List of tasks:
**1)** In the text on stock phrases in writing, what is the name of Madge's co-worker?
**2)** Copy out the records below word for word, without changing anything.

Text shown:
** Start **

Why is that last one problematic? Well, think about it: by definition, the stock responses to common stimuli (pleased to meet you, have a nice day, I’m so sorry for your loss), standard phrases exchanged in mundane interactions (sign right here, have a nice day, may I help you?), and mere polite murmurings (after you, excuse me, you’re welcome) are generic; their strength — and their social safety — lies in the very fact that people spout these statements all the time. As such, they do not have personal content: although Madge may genuinely mean it when she tells Bernice to have a nice day, chances are that when she said precisely the same thing to Herbert, Bruce, Ambrose, and Melchior over the course of the following two hours, she did not utter it with the same intent. It’s just something people say.

We’re all aware of that conversationally, right? So why does it frequently come as a surprise to aspiring writers that because such phrases are so very common, they lack the power either to convey characterization, illuminate relationships, or add complexity to an interaction?

Not sure why? Okay, let’s assume that Madge’s co-worker, the otherwise estimable Ima, decides to immortalize their workplace’s everyday speech on the novel or memoir page. Eager to depict darling Madge as the courteous, considerate lady that she is, conscientious Ima makes darned sure to include each and every stranger-charming statement. Unfortunately, the result is not particularly likely to charm a reader, much less one as page-weary as Millicent. Take a gander at a not-atypical opening scene:

“Excuse me.” The tall, handsome stranger handed her his paperwork almost apologetically. “I was told to fill out these forms and bring them to this window.”

** End **

Records from a collection:
** Start **

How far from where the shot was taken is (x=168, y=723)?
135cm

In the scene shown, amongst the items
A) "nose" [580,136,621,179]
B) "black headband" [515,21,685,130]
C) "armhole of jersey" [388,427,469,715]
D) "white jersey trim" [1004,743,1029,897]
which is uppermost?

** End **

Per-task answers:
**1)** Ima

**2)**
How far from where the shot was taken is (x=168, y=723)?
135cm

In the scene shown, amongst the items
A) "nose" [580,136,621,179]
B) "black headband" [515,21,685,130]
C) "armhole of jersey" [388,427,469,715]
D) "white jersey trim" [1004,743,1029,897]
which is uppermost?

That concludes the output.